Hikmet Bey görüşmemizden kısa bir süre önce Kuzey Irak'a giderek Hac ziyaretini gerçekleştrdiğini söylemiştir. Kuzey Irak'ta Yezidilerin yaşadığı başlıca iki bölge olduğunu belirtmiş ve bölgede nüfusu 2000 ile 20.000 arasında değişen 20 Yezidi köyünün bulunduğunu söylemiştir. Laleş Tapınağının bulunduğu Şehan bölgesi ve Yezidilerin gerçek merkezi olan Şengal bölgesi. Bu yöredeki Yezidi köylerinin ortak bir özelliğinin, hepsinin dağ yamaçlarına kurulu olmaları olduğunu belirten Hikmet bey bunun sebebi olarak, her an gerçekleşebilecek saldırılara karşı dağlara kaçabilme imkanı sağlamak olduğunu belirtiyor. Bu da Yezidilerin toplumsal psikolojisini anlamada önemli bir ipucu sağlamaktadır.

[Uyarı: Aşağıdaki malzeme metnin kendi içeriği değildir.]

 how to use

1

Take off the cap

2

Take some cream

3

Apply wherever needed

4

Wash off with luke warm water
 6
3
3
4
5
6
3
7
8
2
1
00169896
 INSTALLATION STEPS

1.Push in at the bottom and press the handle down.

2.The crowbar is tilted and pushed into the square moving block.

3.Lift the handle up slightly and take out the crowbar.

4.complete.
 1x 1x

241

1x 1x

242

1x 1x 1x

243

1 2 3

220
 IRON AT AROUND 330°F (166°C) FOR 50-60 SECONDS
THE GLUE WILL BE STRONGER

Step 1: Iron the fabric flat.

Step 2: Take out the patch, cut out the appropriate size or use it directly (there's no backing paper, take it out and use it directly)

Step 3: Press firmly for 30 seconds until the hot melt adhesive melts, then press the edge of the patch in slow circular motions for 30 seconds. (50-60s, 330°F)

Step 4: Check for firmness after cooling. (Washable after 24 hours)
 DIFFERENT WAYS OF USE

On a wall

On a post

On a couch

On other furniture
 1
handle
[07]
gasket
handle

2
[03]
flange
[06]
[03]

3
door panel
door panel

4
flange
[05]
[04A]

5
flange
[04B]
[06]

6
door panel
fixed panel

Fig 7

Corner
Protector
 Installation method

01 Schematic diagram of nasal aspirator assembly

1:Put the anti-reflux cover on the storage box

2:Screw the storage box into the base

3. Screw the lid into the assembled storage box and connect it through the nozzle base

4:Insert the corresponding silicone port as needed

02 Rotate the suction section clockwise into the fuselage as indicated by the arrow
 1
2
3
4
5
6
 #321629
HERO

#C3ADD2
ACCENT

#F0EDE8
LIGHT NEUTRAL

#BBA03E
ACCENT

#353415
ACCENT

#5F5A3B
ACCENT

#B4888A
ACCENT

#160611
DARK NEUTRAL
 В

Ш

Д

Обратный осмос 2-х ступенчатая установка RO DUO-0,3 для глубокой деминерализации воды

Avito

Gündelik ilişkilerinde Yezidi olduğunu belirtmekten çekindiğini belirten Hikmet bey gerekmedikçe bunu ortaya koymadığını söylemiştir. Yeni kuşağın, özellikle gençlerin kültürel çeşitliliğin önemini anladığını ve farklı etnik ve dinsel grupları bir zenginlik olarak görenlerin sayısının arttığını söyleyen Hikmey bey, yine de inancını söylediği zaman olumsuz tepkilerle karşılaşabildiğini belirtmiştir. Burada belirtilmeden geçilemeyecek bir nokta kendisinin kimliğini göstererek teyid ettiği, Yezidilerin nüfus cüzdanlarındaki din hanesinin boş bırakılması gerçeğidir. Yezidiliğin resmi olarak halen din olarak tanınmaması onları sahip oldukları en temel haklardan biri olan dinini belirtebilme özgürlüğünden yoksun bırakmaktadır.